Actions to take
1) In the Ismailia festival article below, retype the passage that begins at the words "The 25th Ismailia" and stops after "by Yousry Nasrallah.".
2) Continue the article on the Ismailia festival's Silver program, starting after its last sentence.

Boys, girls, and filmmaking

Nahed Nasr , Tuesday 12 Mar 2024

Nahed Nasr enjoyed seeing Youssry Nasrallah’s documentary classic for the second time

On Boys, Girls and the Veil
On Boys, Girls and the Veil


The 25th Ismailia International Film Festival (IIFF, 28 February-5 March) included a silver jubilee program of retrospectives. According to Marouan Omara, parallel program curator, the Silver program includes some of the most compelling documentary and short titles from the festival’s three-decade history: “These films illustrate the richness of the art of documentary and short filmmaking through a variety of forms, stories and voices.”

The documentary feature films screened in the Silver program are: The Act of Killing (2012) by Joshua Oppenheimer,  The Arbor  (2010) by Clio Barnard; Hoop Dreams (1994) by Steve James; Notalgia for the Light (2010) by Patricio Guzmán; The Prison in Twelve Landscapes (2016) by Brett Story; Samouni Road (2018) by Stefano Savona; and On Boys, Girls and the Veil (1995), by Yousry Nasrallah.

The Short films screened in the silver program are: The Bigger Picture (2014) by Daisy Jacobs; I am Afraid to Forget Your Face (2020) by Sameh Alaa; Kenopsia  (2022) by Mohamed Omar; Last Days of The Man of Tomorrow (2017) by Fadi Baki; Night  (2021) by Ahmad Saleh; The Walking Fish(2018) by Thessa Meijir; Wave ‘98 (2015) by Ely Dagher; 1982  (2015) by Cristina Motta; Bab Sebta (2019) by Randa Maroufi; The Old Man and the Sea (1999) by Aleksandr Petrov; and Without Reason! (2004)  by Islam Ahmed,

Among the highlights of the Silver program is a restored version of On Boys, Girls and the Veil by the renowned Egyptian director Yousry Nasrallah, which premiered at the Ismailia Film Festival in 1995. Despite the passage of nearly three decades, the film is still vital, its vision fresh. In it Nasrallah accompanies actor Bassem Samra, who is still in the prime of his career at the time, to Samra’s family just outside the city, and through observing the various interactions between family members, the social, cultural and economic environment of a middle-class family in Egypt in the first half of the 1990s is gradually revealed.

Data listing
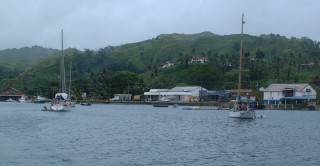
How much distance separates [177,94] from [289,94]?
43.5m

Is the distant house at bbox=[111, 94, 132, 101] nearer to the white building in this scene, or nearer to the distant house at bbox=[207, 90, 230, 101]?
the white building

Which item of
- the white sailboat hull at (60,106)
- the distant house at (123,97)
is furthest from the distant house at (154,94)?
the white sailboat hull at (60,106)

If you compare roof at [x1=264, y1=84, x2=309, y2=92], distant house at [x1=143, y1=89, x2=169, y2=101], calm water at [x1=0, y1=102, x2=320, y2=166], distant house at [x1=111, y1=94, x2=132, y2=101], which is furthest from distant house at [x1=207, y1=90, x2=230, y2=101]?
calm water at [x1=0, y1=102, x2=320, y2=166]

Answers in order
1)
The 25th Ismailia International Film Festival (IIFF, 28 February-5 March) included a silver jubilee program of retrospectives. According to Marouan Omara, parallel program curator, the Silver program includes some of the most compelling documentary and short titles from the festival’s three-decade history: “These films illustrate the richness of the art of documentary and short filmmaking through a variety of forms, stories and voices.”

The documentary feature films screened in the Silver program are: The Act of Killing (2012) by Joshua Oppenheimer,  The Arbor  (2010) by Clio Barnard; Hoop Dreams (1994) by Steve James; Notalgia for the Light (2010) by Patricio Guzmán; The Prison in Twelve Landscapes (2016) by Brett Story; Samouni Road (2018) by Stefano Savona; and On Boys, Girls and the Veil (1995), by Yousry Nasrallah.

2)
At the beginning of the project, Nasrallah — preoccupied with the phenomenon of the hijab and rising religiosity at the time — was full of ideas he wanted to prove through the film’s journey. But on the journey, and through his careful observation of the interactions between family members and his contemplation of their surroundings, he grew less judgmental and more open to what those interactions could add to his own sense of self and of his prejudices.

Nasrallah says that preparing for the film took a full year, which he spent getting close to family members, communicating with them, and reaching a stage of familiarity with their daily lives. “It would not have been possible to understand the context that determines the decisions of family members, including those related to hijab, without such intimacy,” he says.

The Wahhabi ideals with which the father returned from the Gulf, where he went to work; the confused dreams of the son, Bassem, a teacher at a vocational school who aspires to becoming an actor; love and marriage and the challenges they present young men and women with: all this presented Nasrallah with a rich intellectual mine. Is what these young women doing with their bodies a choice? Is it changing them? How might it be changing society?

Nasrallah says that editing the film took 9 months, and the reason it took so long was not so much the amount of material, 75 hours, but his desire to convey reality as he saw it, not as he wanted to see it. “For example, the material could have been arranged in a certain way to reflect specific judgments about the choices of the characters. I went in this direction while editing the film, but then I backed away. I spent a long time with these people and they gave me their trust, their friendship and their time, treatingme as if I were one of them. I felt it was dishonest to twist the facts to form a picture of my imagination, while reality itself has its own unique way of telling the story.”

Having Samra as a main character in the film was an ideal choice, Nasrallah says, since he was an aspiring actor as well: “Bassem Samra was an ambitious young man at the beginning of his career as an actor, and that’s how I got to know him. One day I talked to him about the idea of the film and he suggested that I film with his family.”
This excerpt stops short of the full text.